Construction Overview

Introduction

The key idea behind stk is that the construction of a molecule can be broken down into two fundamental pieces of information, its building blocks and its topology graph. The building blocks of a molecule are molecules, or molecular fragments, which are used for construction. The smallest possible building block is a single atom and constructed molecules can become the building blocks of other constructed molecules. The topology graph is an abstract representation of a constructed molecule. The nodes of the graph represent the positions of the building blocks and the edges of the graph represent which building blocks have bonds formed between them during construction.

To use stk you only have to choose which building blocks and topology graph you wish to use and stk will take care of everything else, take for example the construction of a linear polymer

import stk

polymer = stk.ConstructedMolecule(
    topology_graph=stk.polymer.Linear(
        building_blocks=(
            stk.BuildingBlock(
                smiles='Brc1ccc(Br)cc1',
                functional_groups=[stk.BromoFactory()],
            ),
            stk.BuildingBlock(
                smiles='BrC#CBr',
                functional_groups=[stk.BromoFactory()],
            ),
        ),
        repeating_unit='ABBA',
        num_repeating_units=1,
    )
)
# You can write the molecule to a file if you want to view it.
stk.MolWriter().write(polymer, 'polymer.mol')

which will produce:

Because the topology graph is an idealized representation of the constructed molecule, the bonds formed during construction often have unrealistic lengths. This means that constructed molecules will need to undergo structure optimization.

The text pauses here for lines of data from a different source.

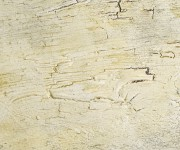 riproduzione opere d'arte di Roberto Demarchi per la Galleria Mercurio di Torino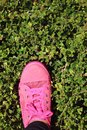 Pink sneakers accessories and wearable sneakers Stock Image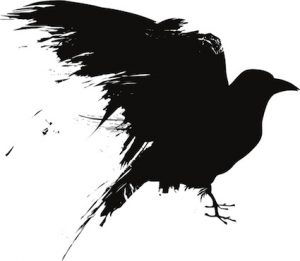 Black crow silhouette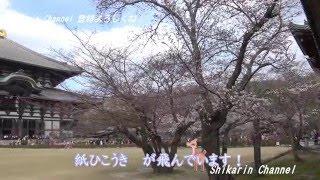 奈良東大寺の大仏さまは、聖武天皇のご発願により建立された。 いまでも...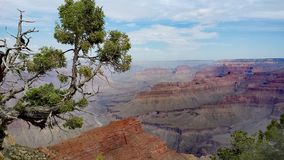 Grand Canyon Arizona Stock Photos
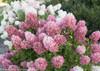 Zinfin Doll Hydrangea Hedge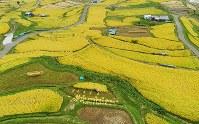 黄金色に色づいた「姨捨の棚田」=長野県千曲市で2017年9月20日、小型無人機で後藤由耶撮影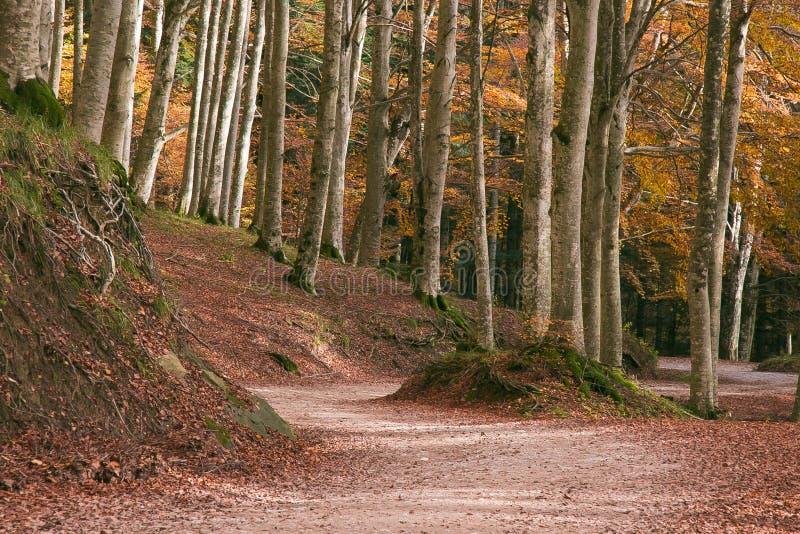 Route dans la forêt d'automne, Toscane image libre de droits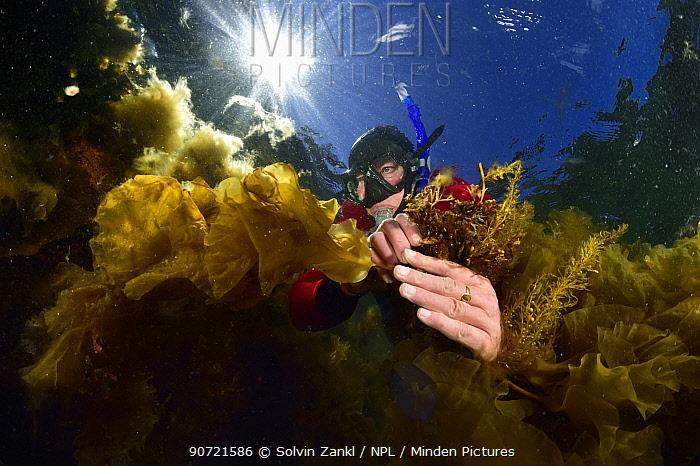 Inga Kjersti Sjotun, algae scientist studying invasive Japanese wireweed (Sargassum muticum)  Norway, May 2015.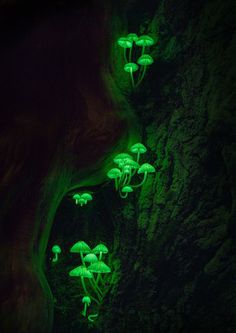 An illuminating mushroom that is only in a few places in Japan. 2017 National Geographic Travel Photographer of the Year | National Geographic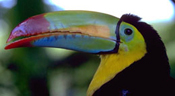 toucan21.jpg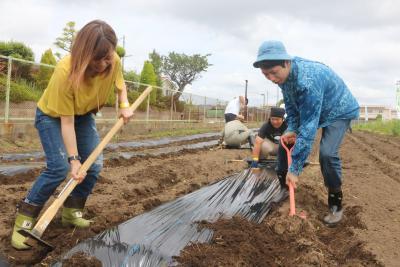 ハタケフェス初開催 美術家の増田さん 土で育む野菜とやりがい 若者に農業体験呼び掛け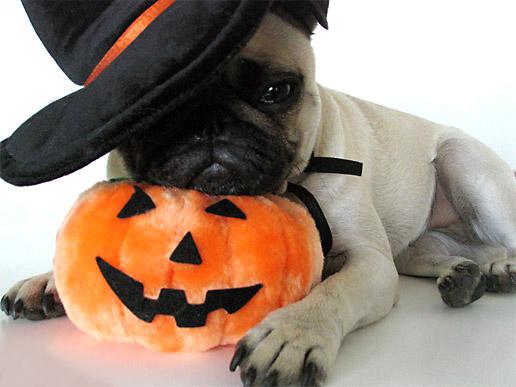 Cute Pug dog in hat wallpaper
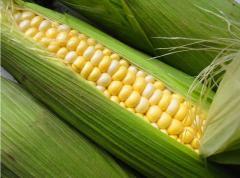 Заготовка кукурузы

There is no single correct way to go about this, because the appropriate methodology for structure optimization will depend on various factors, such as the nature of the constructed molecule, the desired accuracy, and time constraints.

However, stk does provide a handful of simple and lightweight methods for making structures more realistic, via optimizers

import stk

optimized_polymer = stk.ConstructedMolecule(
    topology_graph=stk.polymer.Linear(
        building_blocks=(
            stk.BuildingBlock(
                smiles='Brc1ccc(Br)cc1',
                functional_groups=[stk.BromoFactory()],
            ),
            stk.BuildingBlock(
                smiles='BrC#CBr',
                functional_groups=[stk.BromoFactory()],
            ),
        ),
        repeating_unit='ABBA',
        num_repeating_units=1,
        optimizer=stk.Collapser(scale_steps=False),
    ),
)

stk only provides limited capacity in this regard because there are countless options already available, be it Python libraries such as rdkit or ase, or some sort of computational chemistry software. In order to easily interact with these other tools, stk does try to make it easy for you to convert an stk Molecule into whatever format you need to make use of other software. This means you can access atoms and bonds with Molecule.get_atoms() and Molecule.get_bonds(), you can convert any stk Molecule into an rdkit molecule with Molecule.to_rdkit_mol() or you can write it to a file using the various writer classes, such as MolWriter.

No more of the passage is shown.